--- Instructions for the task ---
Rewrite the text lines of the listing below so that every "house" becomes "cottage" and nothing else changes. Leave the pictures out of your answer.

--- Material supplied ---
__________

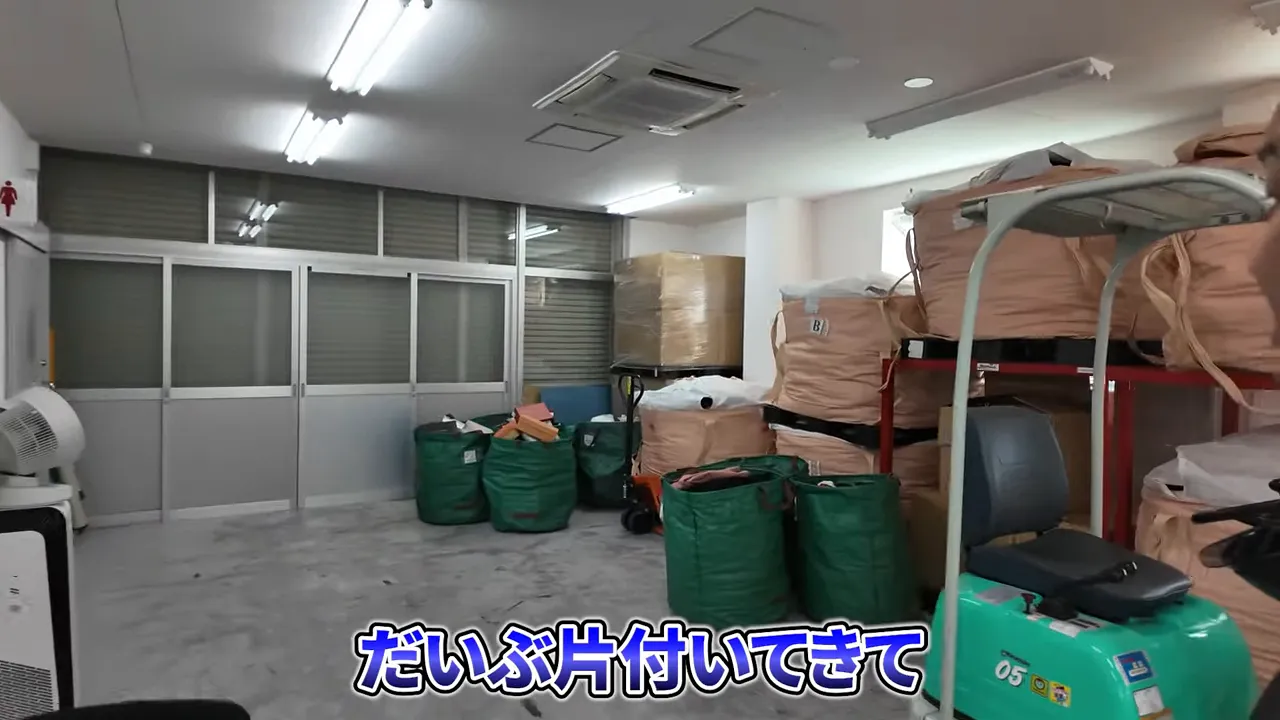 仕分け後の茶色い大袋と緑色の袋が倉庫の壁際にまとまり中央の床が空いている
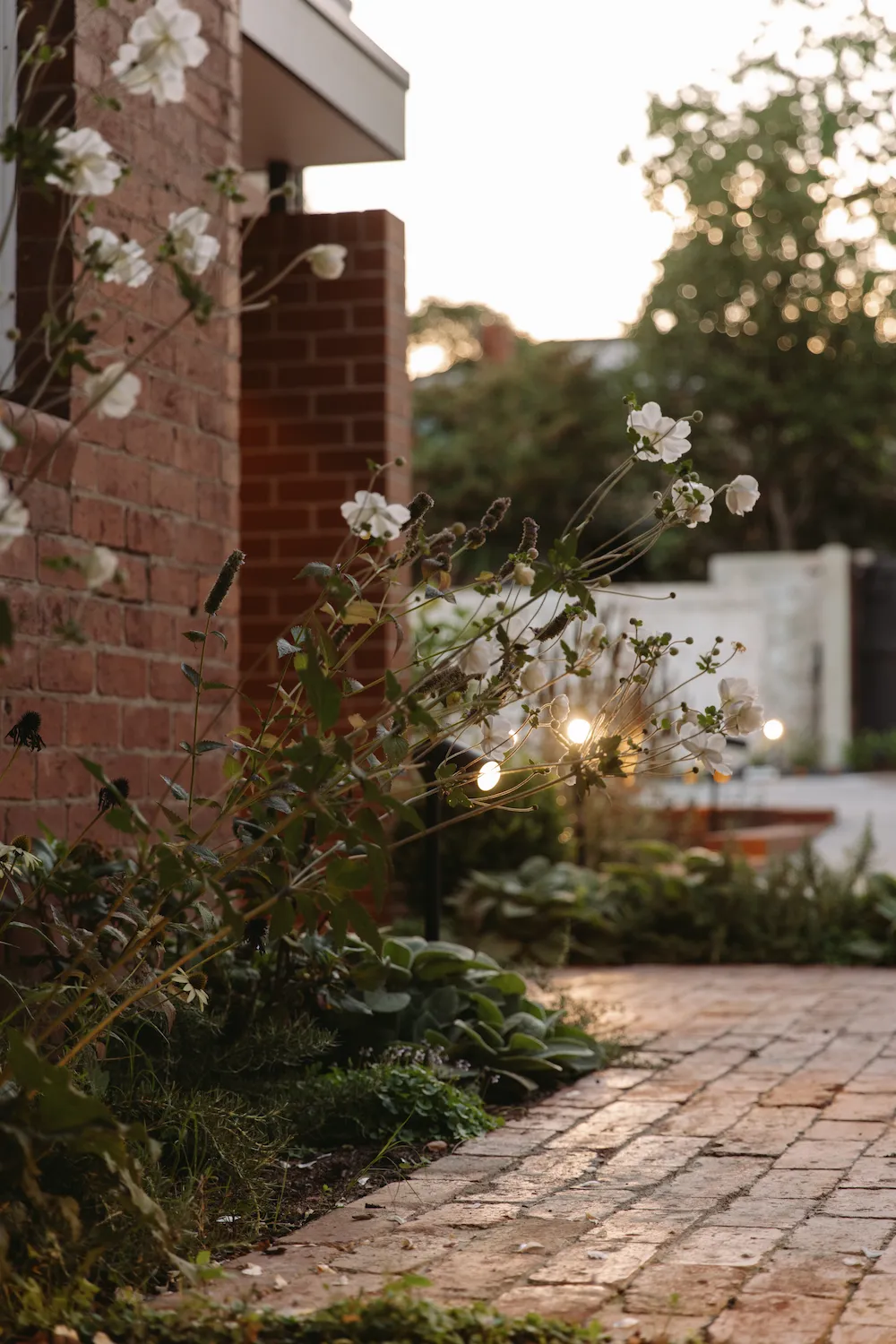 A red brick pathway lined with flowers down the side of a house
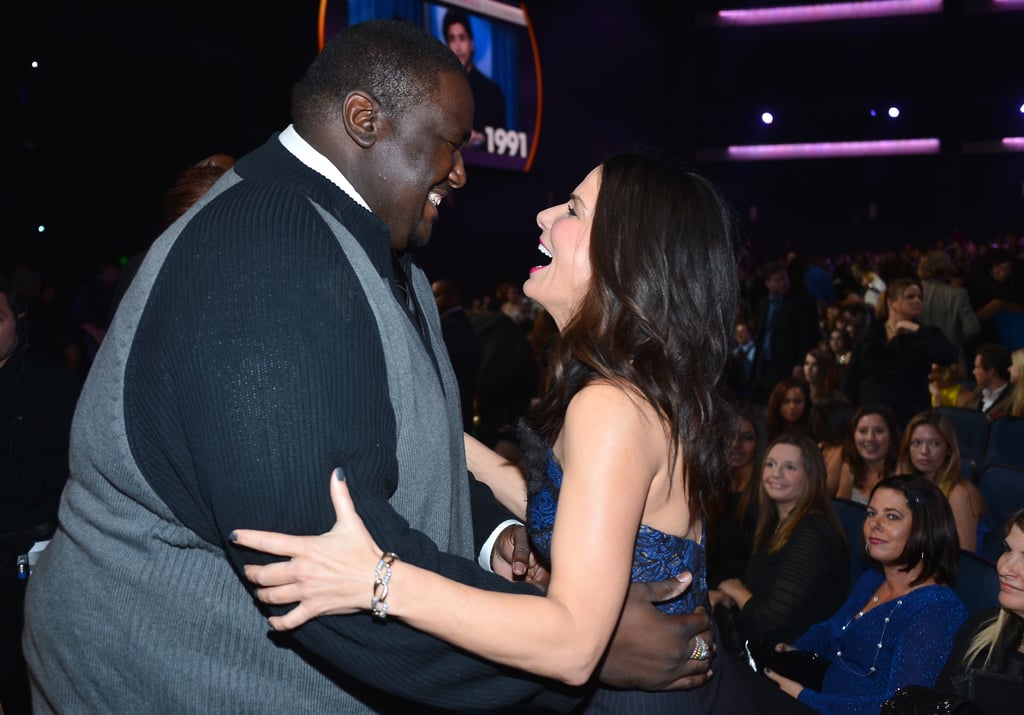 Sandra Bullock greeted her Blind Side co-star Quinton Aaron at the People's Choice Awards.
Sandra Bullock greeted her Blind Side co-star Quinton Aaron at the People's Choice Awards.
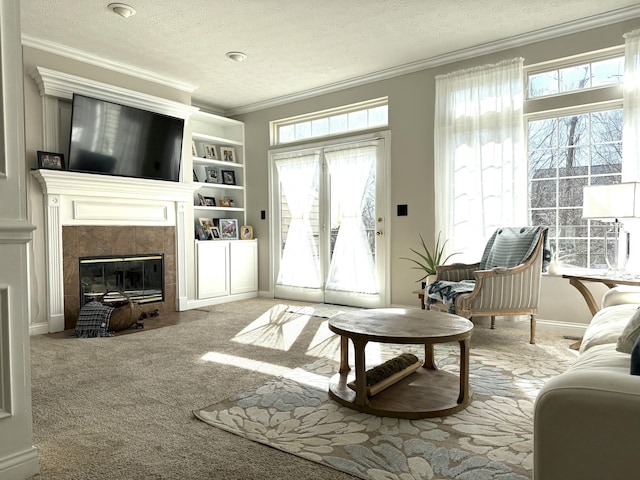 carpeted living room featuring baseboards, a textured ceiling, ornamental molding, and a fireplace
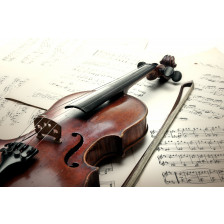 Old scratched violin with sheet music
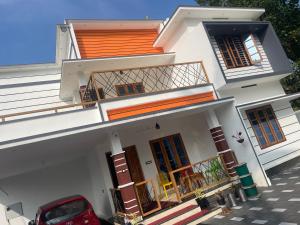 a white house with a red car parked in front of it at Coz Rooms in Varkala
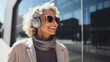 Senior woman wearing headphone wireless listen music and happy walking in the city modern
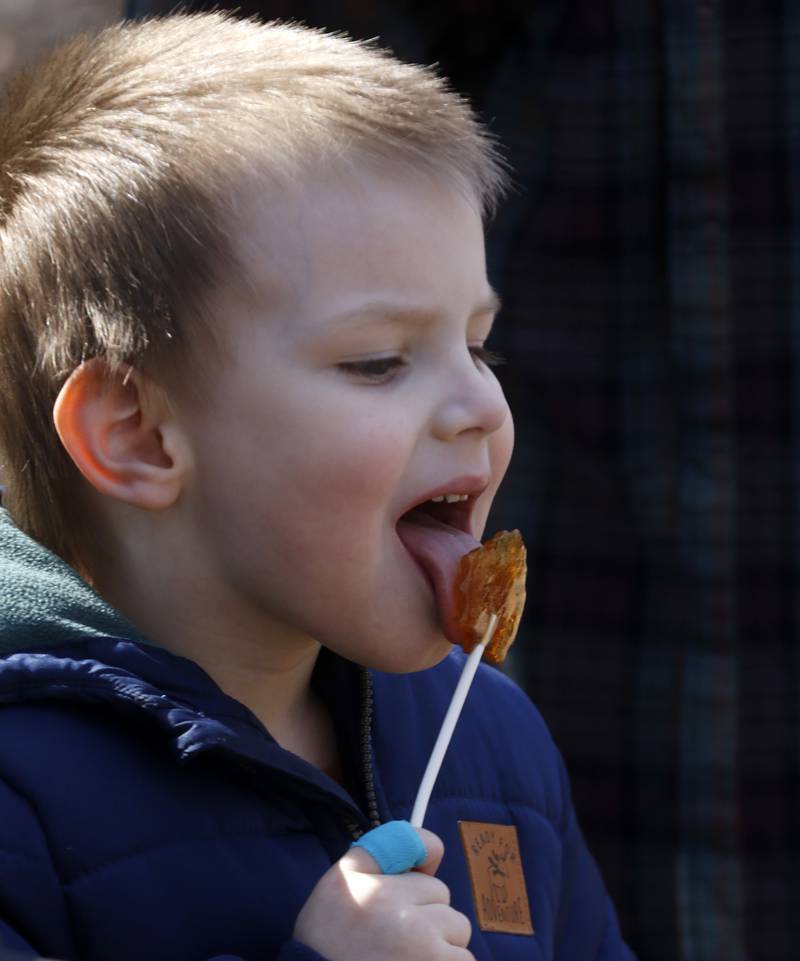 Sylvan Burrow, 5, of McHenry, enjoys a maple syrup sucker during the McHenry County Conservation District’s annual Festival of the Sugar Maples on Monday, March 6, 2023, at Coral Woods Conservation Area in Marengo.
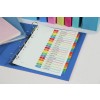 The image shows a binder with a color-coded index sheet listing various topics such as business summaries, market trends, and sales conferences. The binder is on a blue folder, with additional colored binders in the background, including green, pink, and blue.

__________

--- Your response ---
 仕分け後の茶色い大袋と緑色の袋が倉庫の壁際にまとまり中央の床が空いている
 A red brick pathway lined with flowers down the side of a cottage
 Sandra Bullock greeted her Blind Side co-star Quinton Aaron at the People's Choice Awards.
Sandra Bullock greeted her Blind Side co-star Quinton Aaron at the People's Choice Awards.
 carpeted living room featuring baseboards, a textured ceiling, ornamental molding, and a fireplace
 Old scratched violin with sheet music
 a white cottage with a red car parked in front of it at Coz Rooms in Varkala
 Senior woman wearing headphone wireless listen music and happy walking in the city modern
 Sylvan Burrow, 5, of McHenry, enjoys a maple syrup sucker during the McHenry County Conservation District’s annual Festival of the Sugar Maples on Monday, March 6, 2023, at Coral Woods Conservation Area in Marengo.
 The image shows a binder with a color-coded index sheet listing various topics such as business summaries, market trends, and sales conferences. The binder is on a blue folder, with additional colored binders in the background, including green, pink, and blue.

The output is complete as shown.